Understanding the Civic Forum in Northern Ireland as part of a new modeof governance that the Belfast Agreement and the Northern Ireland Act 1998 sought to make possible, the Forum can be analysed as a technology of Peace that has in turn invited the fashioning of a new democratic subject. This ‘subject’, moreover, is operating not merely within a new institutional space and within new processes but within a new ethical landscape. Thus while the participatory ethos links the Forum’s work to much wider changes in the notion of ‘democracy’, the specificities of the Forum’s context - its role as part of the Peace process set against Northern Ireland’s history of conflict - give its work a further particular purpose with a complex temporal dimension. The new landscape is one in which the ‘call to Peace’ is foregrounded, initiating a complex relationship to what has been, what ‘is’ and what the future potentially holds. Peace, it is argued here, requires a performative call to the future, a call for a new spirit. But this new spirit is one that cannot be simply conjured, marketed and distributed like an easy sentimentality, not least because sentimentality simply ignores the present’s tie to the past. Rather, the pursuit of Peace has to be sought in the messiness of the present, and has therefore to be open to the heterogeneity of ‘the past’. Competing injunctions arise from the spirits of the past, urging those in the present to follow divergent paths.

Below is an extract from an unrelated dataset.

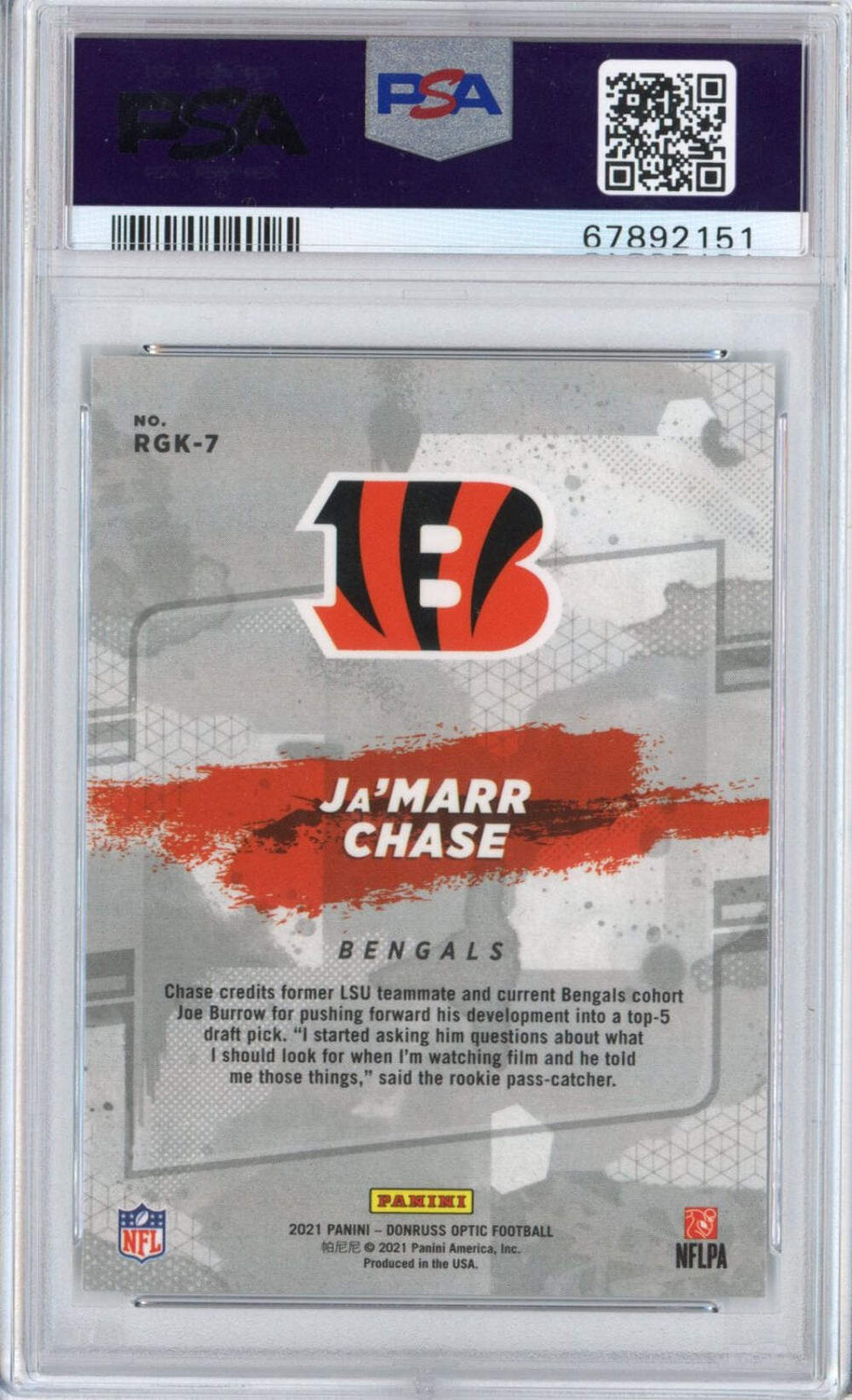 Graded 2021 Donruss Optic Ja'Marr Chase #RGK7 Gridiron Kings Rookie Card PSA 10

Following Derrida’s Spectres of Marx(1994), it is argued that these ghosts cannot be simply banished. As this study of the Civic Forum illustrates, how the Forum positions itself, both institutionally and procedurally, necessarily involves the negotiation of notions of past and future. The successful pursuit of Peace will be dependent upon how those in the present receive the ghosts of the past and how they can allow for their enjoining as a condition of that future’s very possibility.